Medline ® Abstract for Reference 27
Biweekly vinorelbine and gemcitabine as second-line and beyond treatment in ovarian cancer.
Xenidis N, Neanidis K, Amarantidis K, Dimopoulos P, Chamalidou E, Pitsiava D, Tentes A, Chatzaki E, Karakitsos P, Kakolyris S
Cancer Chemother Pharmacol. 2011 Jan;67(1):69-73. Epub 2010 Mar 11.
PURPOSE: To evaluate the activity and tolerance of vinorelbine (VRL) in combination with gemcitabine (GEM) in pre-treated patients with refractory ovarian cancer.

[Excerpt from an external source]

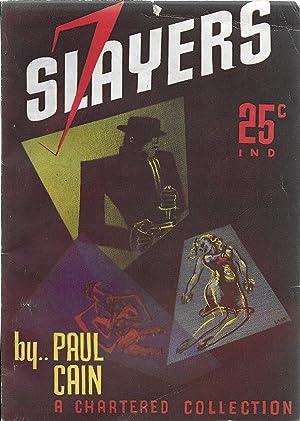 Seven Slayers: Cain, Paul [George Carrol Sims]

PATIENTS AND METHODS: Seventeen patients with ovarian cancer who had disease progression after a carboplatin and taxane front-line regimen were treated with VRL 30 mg/m(2) IV over 10 min followed by GEM 1,200 mg/m(2) IV over 30 min on days 1 and 15 of each 28 days cycle. Chemotherapy was given in a initial prospective plan of six cycles, unless disease progression or unacceptable toxicity was seen, giving more cycles as consolidation therapy in the case of CR, PR or SD. The median age of patients was 67 years old, and the performance status (WHO) was 1 for 13 and 2 for 4 patients. The treatment was second-line for 11 (65%) and>third-line for 6 (35%) patients.

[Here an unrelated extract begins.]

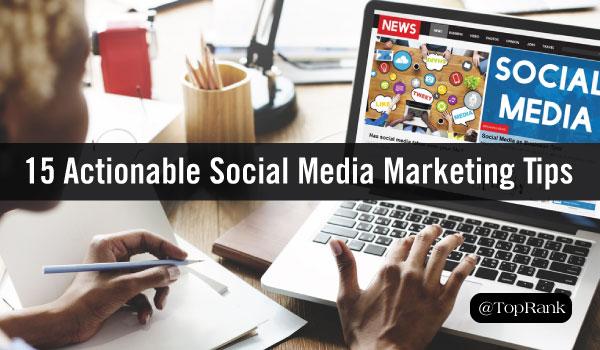 15 Inspiring & Actionable Social Media Marketing Tips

RESULTS: One complete and one partial response were observed (ORR:11%). Stable disease was seen in 4 (24%) patients and progressive disease in 11 (65%). The median time totumor progression was 4 months (range 2-11), and the median survival has not yet been reached. Myelotoxicity was rare. Grade 1 neutropenia was observed just in one patient and grade 2/3 anemia in four patients (24%). Thrombocytopenia was absent. Non-hematologic toxicity was also predictable and easily manageable.
CONCLUSION: The vinorelbine plus gemcitabine combination at the present doses and schedule is a safe but ineffective regimen, and therefore, is not recommended as second-line and beyond treatment in patients with refractory ovarian cancer.
Department of Medical Oncology, University General Hospital of Alexandroupolis, Dragana, 68100 Alexandroupolis, Thrace, Greece.